2. Follow the good science 


“We need to follow the good science and avoid the bad. I think the government did want to hear alternative opinions, but the herd immunity policy was always going to be catastrophic. Scientists who were promoting that policy should have been defeated in any rational debate, and epidemiologists who really did understand the pathology and the risks should have been listened to earlier.”


3. Sustain epidemic surveillance 


“We now have a world-beating capability to quickly screen for viruses. This is enabling us to see where the clusters are and where we need to intervene, perhaps locally, to prevent us having to intervene nationally. We need to maintain this infrastructure, not just for Covid-19, but for the next pandemic-causing virus or pathogen.”


4. Invest in technology 


“We need to prepare for the next pandemic through technological development. Just a year ago, I would have said there is no way we would have vaccines in 2021. By investing in our modern understanding and ability to manipulate genetics, we developed RNA vaccines that reached fruition in time to roll out in a crisis. We also need to apply this approach to testing.”

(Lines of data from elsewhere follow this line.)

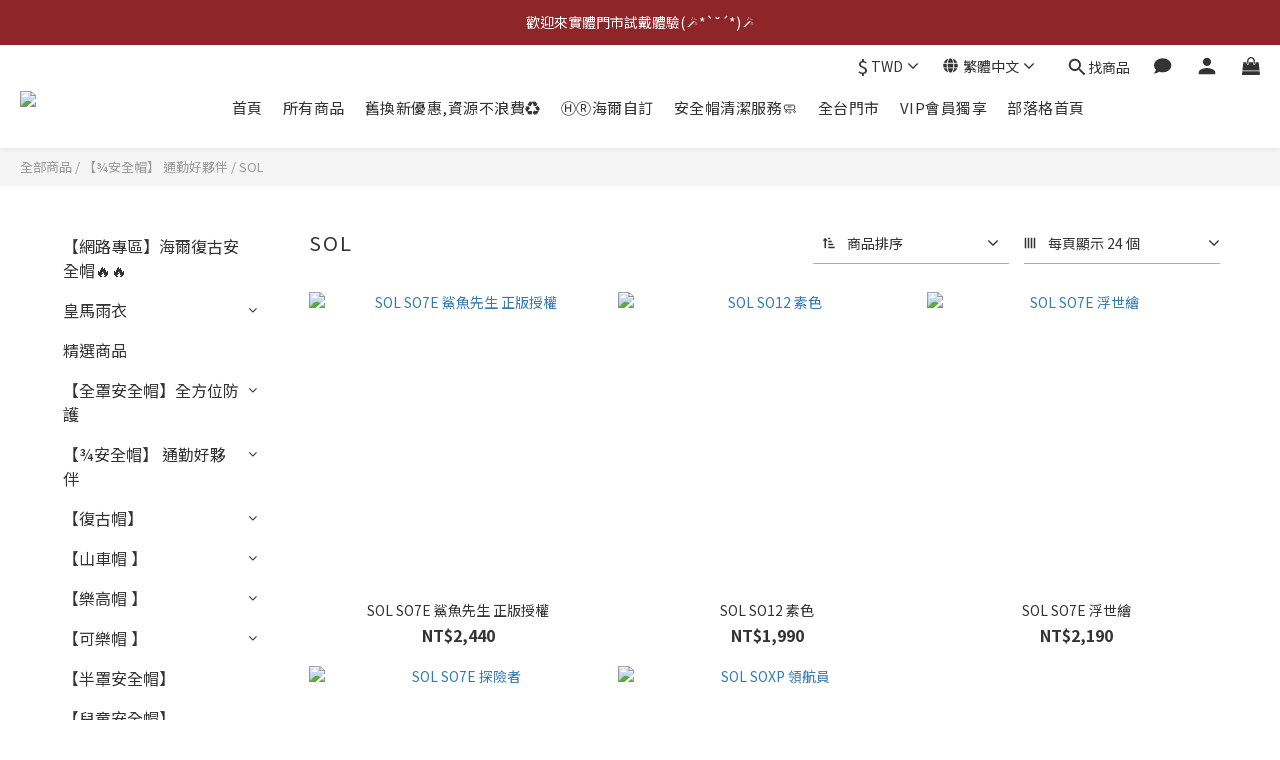

--- FILE ---
content_type: text/plain
request_url: https://www.google-analytics.com/j/collect?v=1&_v=j102&a=1444264332&t=pageview&cu=TWD&_s=1&dl=https%3A%2F%2Fwww.motohigher.com%2Fcategories%2Fsol-1&ul=en-us%40posix&dt=SOL&sr=1280x720&vp=1280x720&_u=aGBAAEIJAAAAACAMI~&jid=649032470&gjid=1319445116&cid=1792619177.1769215558&tid=UA-194782224-1&_gid=2058171515.1769215558&_r=1&_slc=1&z=395980134
body_size: -451
content:
2,cG-REYG91X3SR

5. Overhauling medical regulation


“One of the reasons I would have thought it impossible to roll out vaccines for use in 2021 is that with any drug development I have been involved in, you end up going into the regulatory process literally for years. Because of the emergency situation, regulatory authorities were able to put more resources toward the Covid-19 approaches. Still, we need to look at medical regulation so we can pass new milestones.”

An economic snapshot

According to Investec Chief Economist Philip Shaw, the increased optimism over a route back to normalcy is being reflected in the UK economy, with data showing a stronger-than-expected recovery. For example, gross domestic product (GDP) grew by 2.1% in March on the month.


“Surveys for April and May have been very buoyant,” Shaw said. “If you look at the numbers of retail sales, March rose by 5.1% in volume terms on the month, which is remarkable considering non-essential retail was effectively still closed for a lot of that period, and 9.2% in April.”

“Implications for GDP growth bode well as a whole. We have notched up our growth forecast for 2021 to 7.7%, up from 7.5%, but we could easily see economic growth over 2021 exceeding 8%. For 2022, we reckon we will get 5.5% growth.”


What does that mean for interest rates? While the Bank of England is reviewing how to begin removing its unprecedented levels of economic stimulus, Shaw is inclined to believe policymakers will wait until next year before any tightening of its monetary policy stance.